Jatinder Aujla

What is Debezium? Architecture, Terminology, and Connectors

Jatinder — Sun, 17 Aug 2025 12:51:21 GMT

In the first article of this CDC series, we learned how Change Data Capture (CDC) works and why it matters.

Now let’s dive deeper into Debezium — one of the most popular open-source CDC tools — to see what it is, how it works, and what kind of data it produces.

What is Debezium?

Debezium is an open-source CDC platform built on top of Kafka Connect. It continuously monitors database transaction logs and streams every change (insert, update, delete) into Kafka topics.

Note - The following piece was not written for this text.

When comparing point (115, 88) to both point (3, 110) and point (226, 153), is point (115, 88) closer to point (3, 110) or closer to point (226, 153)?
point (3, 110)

Supported databases include:

Relational: MySQL, PostgreSQL, SQL Server, Oracle, Db2
NoSQL: MongoDB, Cassandra
Others: Vitess, Spanner, etc.

Instead of batch jobs, Debezium ensures real-time, event-driven pipelines — a perfect fit for analytics, search, and microservices.

How Debezium Works?

At a high level:

Debezium connects to a database’s transaction log (e.g., MySQL binlog, Postgres WAL).
It captures changes row by row.
It converts these into structured change events.
Events are published to Kafka topics.
Other systems (apps, warehouses, sinks) consume these events.

Debezium Architecture?

Database → Debezium Connector (Kafka Connect) → Kafka Topics → Consumers/Sink Connectors

Source Database → e.g., MySQL, PostgreSQL
Debezium Connector → reads changes from transaction logs (MySQL binlog, PostgreSQL WAL).
Kafka Cluster → stores events in topics
Consumers/Sinks → JDBC sink connector for relational database, Elasticsearch, Data Warehouse, or microservices

This design makes Debezium scalable and fault-tolerant.

Terminology

Connector → plugin that knows how to read changes from a specific DB
Source Connector → captures changes (Debezium provides these)
Sink Connector → delivers changes to targets (from Kafka Connect ecosystem)
Change Event → structured JSON/Avro message containing before/after values
Offsets → checkpoints for connector progress in logs
Snapshotting → initial dump of existing data before streaming begins
Schema History Topic → Kafka topic where Debezium records schema/DDL changes
Tombstone Event → message indicating a delete (so topics stay compacted)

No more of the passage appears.